Mon Dieu, supplia Dietrich, vas-Tu vider la terre de toute vie ?

— Qu’est-ce que c’est ? demanda-t-il en palpant la manche de Klaus. On dirait du sang. Est-ce qu’elle a vomi du sang ?

Klaus baissa les yeux et fixa les taches sur le tissu comme s’il ne les avait jamais vues avant cet instant. Il toucha l’une d’elles du bout des doigts, mais le sang avait déjà séché.

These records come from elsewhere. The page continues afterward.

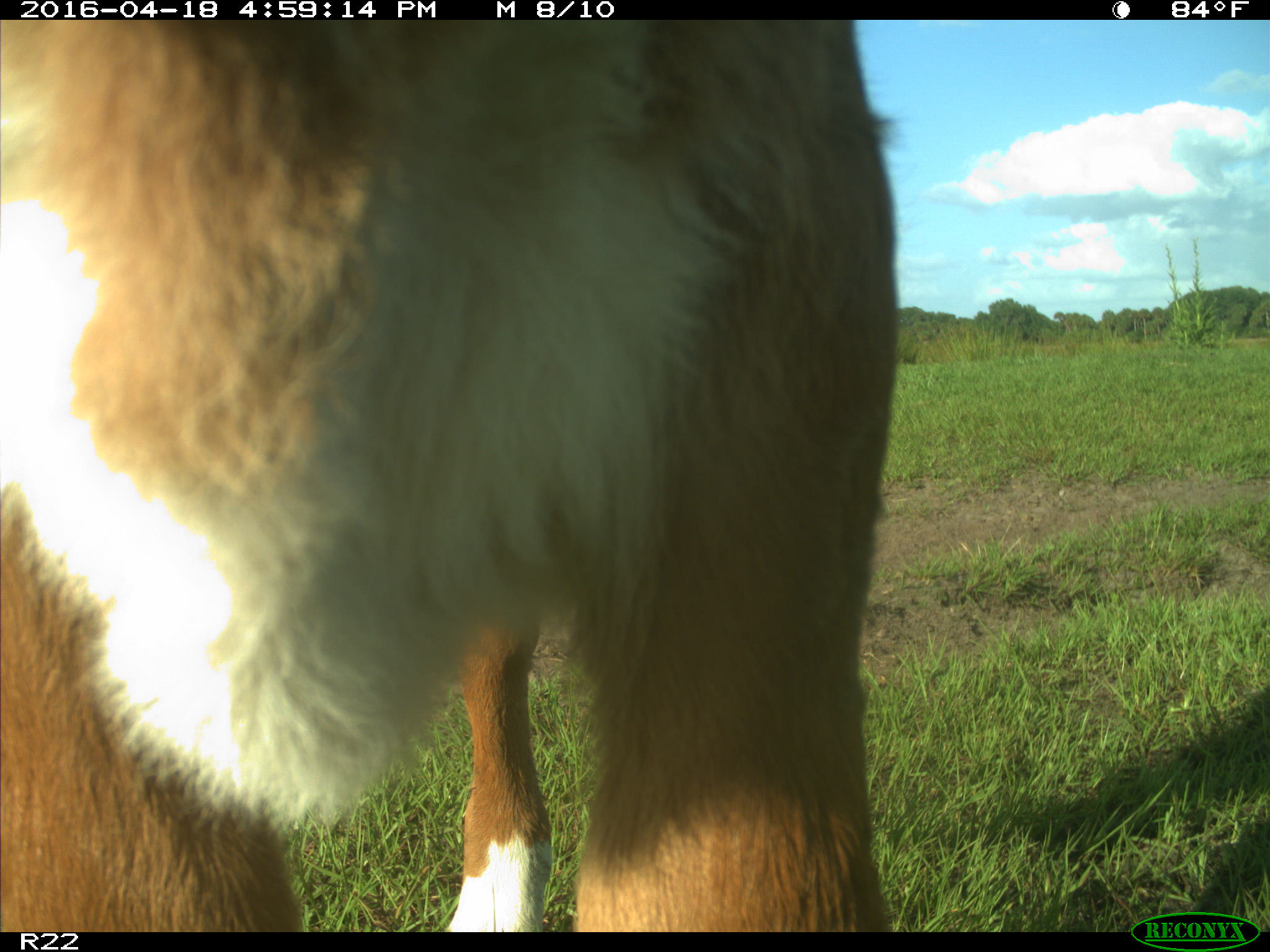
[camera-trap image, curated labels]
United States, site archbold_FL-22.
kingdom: Animalia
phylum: Chordata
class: Mammalia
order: Artiodactyla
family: Bovidae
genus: Bos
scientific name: Bos taurus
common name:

— Non, fit-il. Non… Je… j’ai suivi…

Mais le meunier n’eut pas le temps d’en dire davantage, car Hilde se redressa soudain et quitta sa couche. Dietrich crut tout d’abord à un miracle, mais elle se mit à tourner sur elle-même en chantonnant, battant des bras comme un oiseau qui prend son envol. Klaus voulut la saisir, recevant pour sa peine une gifle si violente qu’elle faillit le terrasser.